El sifilazo se achacaba a Francia; desde los tiempos de don Francisco de Quevedo los españoles pensaron que el peor y más contagioso y asqueroso humor que infectaba al mundo, la sífilis, el mal francés, bajaba de la destemplada cabeza del eminentísimo cardenal de Richelieu. No sólo el mal, también el deleite, la dulzura, la flauta mágica, el francés, lo francés, la cornamenta, siempre estuvieron presentes en nuestra literatura. Los gabachos han sido nuestros maestros en goce y tal vez por eso, muy rechazados, muy criticados tachándoles de volterianos y libertinos. En los prostíbulos de algunas ciudades españolas, en la posguerra, había carteles que decían: «En esta casa no se hace el francés».

Hubo una tendencia ultramontana que culpaba a los franceses de la costumbre de tocar el saxo, una prueba más de la ignorancia castiza, porque darle al chupete, el mamar o chupar viene del latín fellatum y los museos están repletos de esculturas y dibujos, cerámicas y monumentos etruscos, egipcios, cretenses alusivos al falo.

Han sido también los franceses, otros franceses menos franceses, quienes han denunciado la felación como un acto humillante, convirtiendo un cigarrillo en el miembro de oro de Mefistófeles.

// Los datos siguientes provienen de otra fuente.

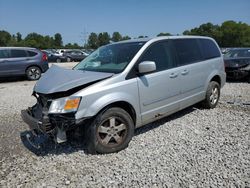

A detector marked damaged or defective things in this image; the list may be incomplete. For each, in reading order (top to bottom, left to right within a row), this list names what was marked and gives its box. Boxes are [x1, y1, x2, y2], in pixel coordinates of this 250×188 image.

damaged front end [21, 92, 81, 144]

Querían un anuncio de impacto y lo han logrado. La asociación de defensa de los no fumadores ha puesto a jóvenes simulando una calada a la minga; un inocente adolescente y una chica apenas salida de la pubertad, arrodillados, succionan un cigarrillo y alguien está de pie.

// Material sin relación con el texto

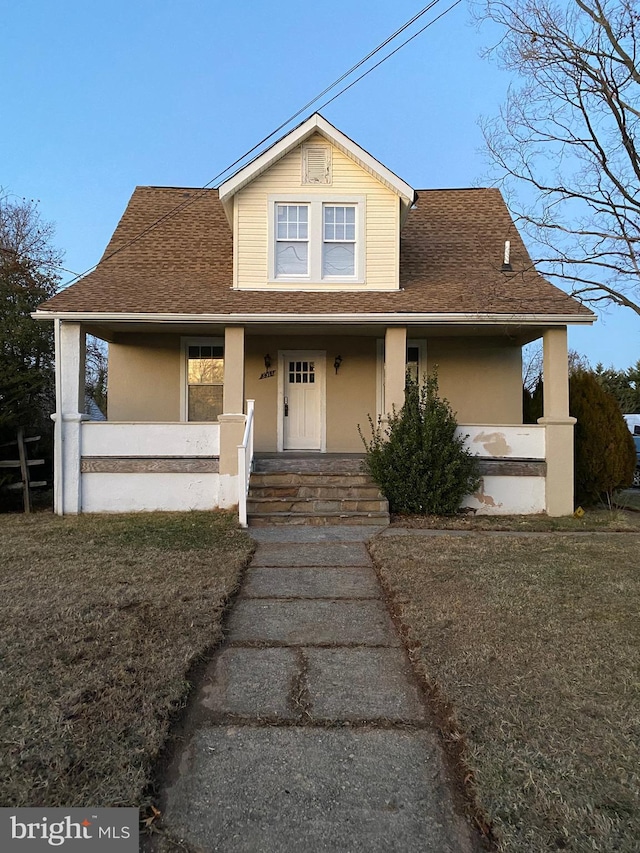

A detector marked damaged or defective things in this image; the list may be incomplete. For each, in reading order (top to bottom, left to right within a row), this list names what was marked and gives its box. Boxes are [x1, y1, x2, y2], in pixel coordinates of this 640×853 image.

cracked concrete path [160, 524, 480, 852]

Ha estallado el escándalo; querían convencer de que fumar te hace esclavo, que el cigarrillo no supone un acto de rebeldía, de libertad, de emancipación, sino todo lo contrario, de sumisión, de culto al poder simbolizado en el falo, pero el cipote oculto se ha cargado al mensaje de la dependencia y de la liberación.

Las feministas han contestado al cuplé de Sarita Montiel y a los publicitarios obsesos y puritanos, diciendo que es ridículo vincular el tabaco con el sexo: «Practicar la felación no provoca cáncer». Me parecen las que protestan feministas transgénicas, pos-ideológicas; se meten en el enredo de una contradicción. El beber, el fumar, la mayoría de las dependencias y apetitos desordenados, según el maestro Lacán, que siempre escribió cosas maravillosas que no se entienden, están relacionados con la angustia del destete y con otras neurosis sexuales.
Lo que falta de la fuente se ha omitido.